If Rachel was a different experience for Sly, well the opposite was also the case. Rachel had never met a man with so little remorse, so little guilt, he simply did not bother to anguish over the terrible repercussions of his horrible life. This sublime peace of mind was entirely alien to Rachel. Those like her, who aspire to a social conscience, spend their lives consumed with guilt. They can never take full pleasure out of the nice things that come their way because they cannot escape the gnawing conviction that their happiness is unfair.

Sly, on the other hand, knew that life isn’t fair, and what’s more, the bastard didn’t seem to mind. It was a new experience for Rachel, who generally hung around with worried liberals like herself, to be talking to someone who could make a statement like the one Sly had made about the bread, without feeling the need to conclude it by adding, ‘I mean, God I know it’s terrible, but I really don’t know what I can do about it, you know? I mean it’s so difficult.’

It wasn’t that Rachel condoned his callousness, nor did she wish that she could emulate it (not much anyway). It was just strangely refreshing to be talking to a person who had conquered the guilt that oppresses us all. Perhaps this is why rogues are such popular figures of fiction; they have the ability to be bastards and not worry about it — they give us a chance to escape the ever oppressive conscience.

219: THE MOON SHINES BRIGHTER

A
nyway, for whatever reason, Rachel decided to go to bed with Sly. He was pretty despicable but also exciting, like a Dirty Harry movie. Rachel had always had a penchant for big, strong men. The perfect combination for her would have been new man politics combined with a macho man body. In this case she was prepared to settle for the latter on its own. It had, after all, been quite a long time for Rachel, she was a pretty choosy girl. Also the condoms she carried in her bag were in danger of slipping past their sell-by date. Going without gets frustrating in the end.

The last thing Rachel expected with a man like Sly was that they would have to go through the lengthy and gruelling familiar rigmarole of coffee and more coffee and edging towards each other that precedes most first bonks. But to her amazement, they did.

Sly could not be his usual, forceful, demanding self with Rachel, he found her too confusing, worrying even. Rachel was also inhibited because despite her politics she had never been one for making the first move. It still sounded weird to Rachel, a woman asking a man to go to bed; she knew it shouldn’t but it did. Language and convention remain great barriers to enlightenment.

And so, with the earth on the brink of extinction, and the conspiracy of cowardice and betrayal lumbering towards its thunderous climax, Rachel and Sly nervously chatted, drank more coffee, played some music, drank even more coffee and finally got close enough to go for it. It was more like two students at the end of term rather than two conspirators at the end of the world.

Well the moon held no more fears for Sly, suddenly it shone bright and friendly in the sky because now he knew how he wanted to spend his time on it.

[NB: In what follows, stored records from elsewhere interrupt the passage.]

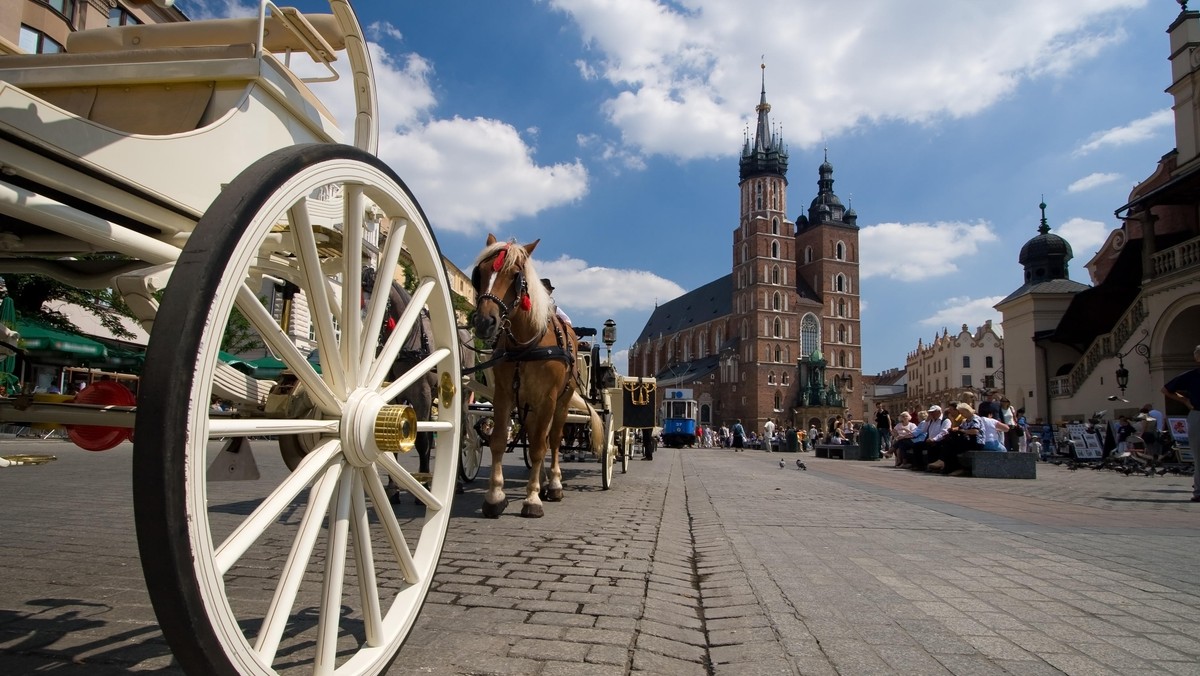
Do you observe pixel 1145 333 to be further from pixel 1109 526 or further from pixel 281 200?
pixel 281 200

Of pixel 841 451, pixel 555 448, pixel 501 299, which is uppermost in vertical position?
pixel 501 299

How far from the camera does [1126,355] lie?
23.2 m

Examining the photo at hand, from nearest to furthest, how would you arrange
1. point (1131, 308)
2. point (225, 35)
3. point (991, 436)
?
point (225, 35), point (991, 436), point (1131, 308)

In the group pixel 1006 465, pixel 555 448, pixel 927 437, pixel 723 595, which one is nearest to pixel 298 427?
pixel 723 595

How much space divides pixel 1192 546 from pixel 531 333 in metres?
5.04

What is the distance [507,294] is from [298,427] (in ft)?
12.2

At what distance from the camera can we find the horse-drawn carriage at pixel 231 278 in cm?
122

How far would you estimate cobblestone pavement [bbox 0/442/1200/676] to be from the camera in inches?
97.0

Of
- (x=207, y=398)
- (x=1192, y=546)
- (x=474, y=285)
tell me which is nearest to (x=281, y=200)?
(x=207, y=398)

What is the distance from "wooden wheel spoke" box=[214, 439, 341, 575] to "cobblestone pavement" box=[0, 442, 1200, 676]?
2.81ft

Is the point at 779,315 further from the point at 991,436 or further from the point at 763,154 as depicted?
the point at 991,436

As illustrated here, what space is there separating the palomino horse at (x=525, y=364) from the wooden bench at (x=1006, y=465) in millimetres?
9427

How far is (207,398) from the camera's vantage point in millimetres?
1253

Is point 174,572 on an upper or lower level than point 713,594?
upper
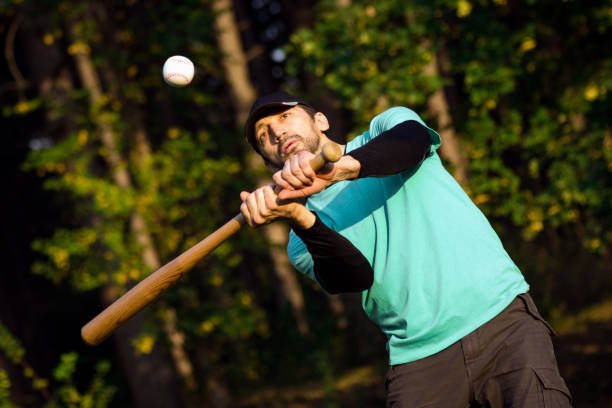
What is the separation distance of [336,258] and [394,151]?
49 centimetres

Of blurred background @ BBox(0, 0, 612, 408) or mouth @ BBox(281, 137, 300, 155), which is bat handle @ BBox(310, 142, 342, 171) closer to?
mouth @ BBox(281, 137, 300, 155)

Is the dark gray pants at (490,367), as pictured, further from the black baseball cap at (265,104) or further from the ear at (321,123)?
the black baseball cap at (265,104)

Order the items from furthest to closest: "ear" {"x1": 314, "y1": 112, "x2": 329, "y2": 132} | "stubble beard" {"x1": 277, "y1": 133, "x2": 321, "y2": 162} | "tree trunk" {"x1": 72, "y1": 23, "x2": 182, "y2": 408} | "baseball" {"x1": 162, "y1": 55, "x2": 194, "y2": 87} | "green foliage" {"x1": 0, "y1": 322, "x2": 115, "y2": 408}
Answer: "tree trunk" {"x1": 72, "y1": 23, "x2": 182, "y2": 408} → "green foliage" {"x1": 0, "y1": 322, "x2": 115, "y2": 408} → "baseball" {"x1": 162, "y1": 55, "x2": 194, "y2": 87} → "ear" {"x1": 314, "y1": 112, "x2": 329, "y2": 132} → "stubble beard" {"x1": 277, "y1": 133, "x2": 321, "y2": 162}

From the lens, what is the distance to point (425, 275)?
286 centimetres

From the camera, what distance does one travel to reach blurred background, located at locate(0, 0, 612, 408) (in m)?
7.36

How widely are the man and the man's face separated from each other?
0.36m

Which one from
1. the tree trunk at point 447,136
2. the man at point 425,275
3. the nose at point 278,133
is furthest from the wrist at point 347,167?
the tree trunk at point 447,136

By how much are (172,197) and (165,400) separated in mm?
2999

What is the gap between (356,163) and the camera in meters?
2.64

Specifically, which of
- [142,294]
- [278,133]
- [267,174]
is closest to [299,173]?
[278,133]

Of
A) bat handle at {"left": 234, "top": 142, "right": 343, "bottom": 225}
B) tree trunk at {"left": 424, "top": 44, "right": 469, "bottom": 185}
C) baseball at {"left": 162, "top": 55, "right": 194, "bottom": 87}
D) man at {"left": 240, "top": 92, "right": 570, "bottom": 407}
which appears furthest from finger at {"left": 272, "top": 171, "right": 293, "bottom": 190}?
tree trunk at {"left": 424, "top": 44, "right": 469, "bottom": 185}

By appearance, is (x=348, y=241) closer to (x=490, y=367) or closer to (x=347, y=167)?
(x=347, y=167)

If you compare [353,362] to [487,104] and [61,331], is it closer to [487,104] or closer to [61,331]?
[487,104]

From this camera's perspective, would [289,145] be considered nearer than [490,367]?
No
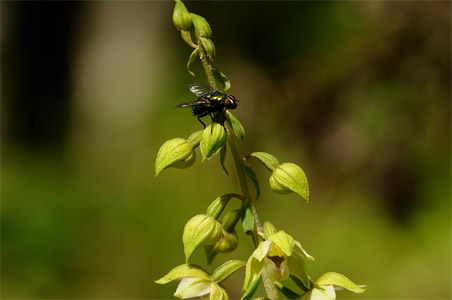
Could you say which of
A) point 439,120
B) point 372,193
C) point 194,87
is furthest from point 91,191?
point 194,87

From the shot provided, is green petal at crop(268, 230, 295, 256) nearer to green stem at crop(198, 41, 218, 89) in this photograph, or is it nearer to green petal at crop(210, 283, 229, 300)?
green petal at crop(210, 283, 229, 300)

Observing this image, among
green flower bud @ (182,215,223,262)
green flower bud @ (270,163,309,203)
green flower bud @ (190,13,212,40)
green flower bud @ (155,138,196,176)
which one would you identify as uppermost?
green flower bud @ (190,13,212,40)

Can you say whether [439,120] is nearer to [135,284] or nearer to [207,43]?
[135,284]

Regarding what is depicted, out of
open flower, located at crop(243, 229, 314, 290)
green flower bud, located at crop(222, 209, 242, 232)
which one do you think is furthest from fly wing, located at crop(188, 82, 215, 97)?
open flower, located at crop(243, 229, 314, 290)

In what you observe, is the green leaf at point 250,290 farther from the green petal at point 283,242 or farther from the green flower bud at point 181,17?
the green flower bud at point 181,17

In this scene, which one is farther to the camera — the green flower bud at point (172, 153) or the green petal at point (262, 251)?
the green flower bud at point (172, 153)

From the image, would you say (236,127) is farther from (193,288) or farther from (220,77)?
(193,288)

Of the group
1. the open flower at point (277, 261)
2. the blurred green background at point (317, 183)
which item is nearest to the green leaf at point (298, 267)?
the open flower at point (277, 261)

He wanted to spend his time rooting Rachel. It had been a revelation! Sly hadn’t really liked sex up until that point. Now he loved it. Suddenly he felt as if he had been completely wasting his time since his balls dropped. He realized that all the sex he had had in the past had just been elaborate wanking; he had finally discovered the real thing. This was not the case for Rachel of course. She had enjoyed it, certainly, but that was all. Not being obsessed with power and money she had not found it necessary to put in a sixteen-hour day, seven days a week all her life, acquiring things that she could not possibly use, therefore, despite being many years younger than Sly she had found much more time in her life to develop satisfactory relationships.

But Sly was ecstatic; and as he lay there in the dark wondering whether Rachel fancied another bash and if so could he coax a magnificent third erection out of his frankly startled penis, and deciding that he probably could if Rachel helped — he was looking forward to going to the moon.